Vocalist and harmonica player Larry Grisham and guitarist Tommy Stillwell founded The Beat Daddys in 1986. The musicians met as teenagers in Cloverport, Kentucky, in 1970 and began playing together around town, eventually forming a power pop group called the Phonz in the early 1980s. After touring regionally and releasing an EP, their shared interest in the British Invasion led them back to the blues. As the Beat Daddys, they opened for artists such as B.B. King and Little Milton and issued a self-titled album in 1990.
No, We Ain’t From Clarksdale followed later that year. Recorded in Muscle Shoals, the album features saxophonist Jim Horn, percussionist Paul “Heavy” Lee and horn arrangements by Harrison Calloway. Grisham and Stillwell composed most of the songs, including the yearning I’ll Always Love You, while George Jackson wrote the rousing Tear the House Down and collaborated with Grisham and Stillwell on Bad News.
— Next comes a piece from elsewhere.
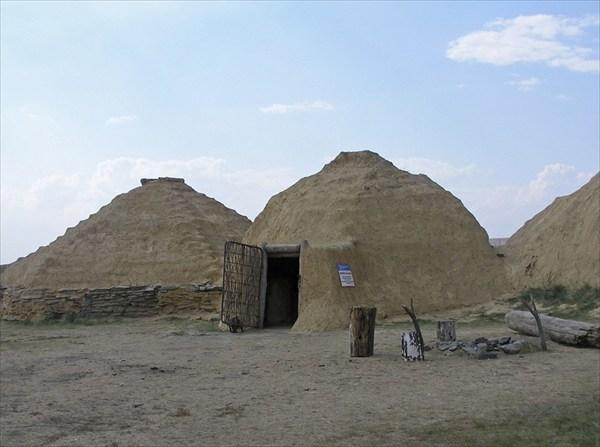 Жилища древних людей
The Beat Daddys returned to Muscle Shoals to cut their next Waldoxy record, South to Mississippi, in 1994. The Swampers backed them in the studio, including famed guitarist Jimmy Johnson, drummer Roger Hawkins, and bassist David Hood; Dorothy Moore sang backing vocals. The beautiful ballad The Love of a Woman is one of several Grisham/Stillwell originals on this album.
In 1995 Stillwell departed the band, and the revamped lineup on the 2001 release Delta Vision featured guitarist Britt Meacham and keyboardist Johnny Neel. Grisham and Stillwell have since reunited as the Beat Daddys and continue to record and perform. Their contributions can also be found on the Malaco compilations Z. Zelebration: A Tribute to the Late Great Z.Z. Hill, Southern Shades of Blue, Volume One and Volume Two and The Last Soul Company: Malaco, a Thirty-Year Retrospective.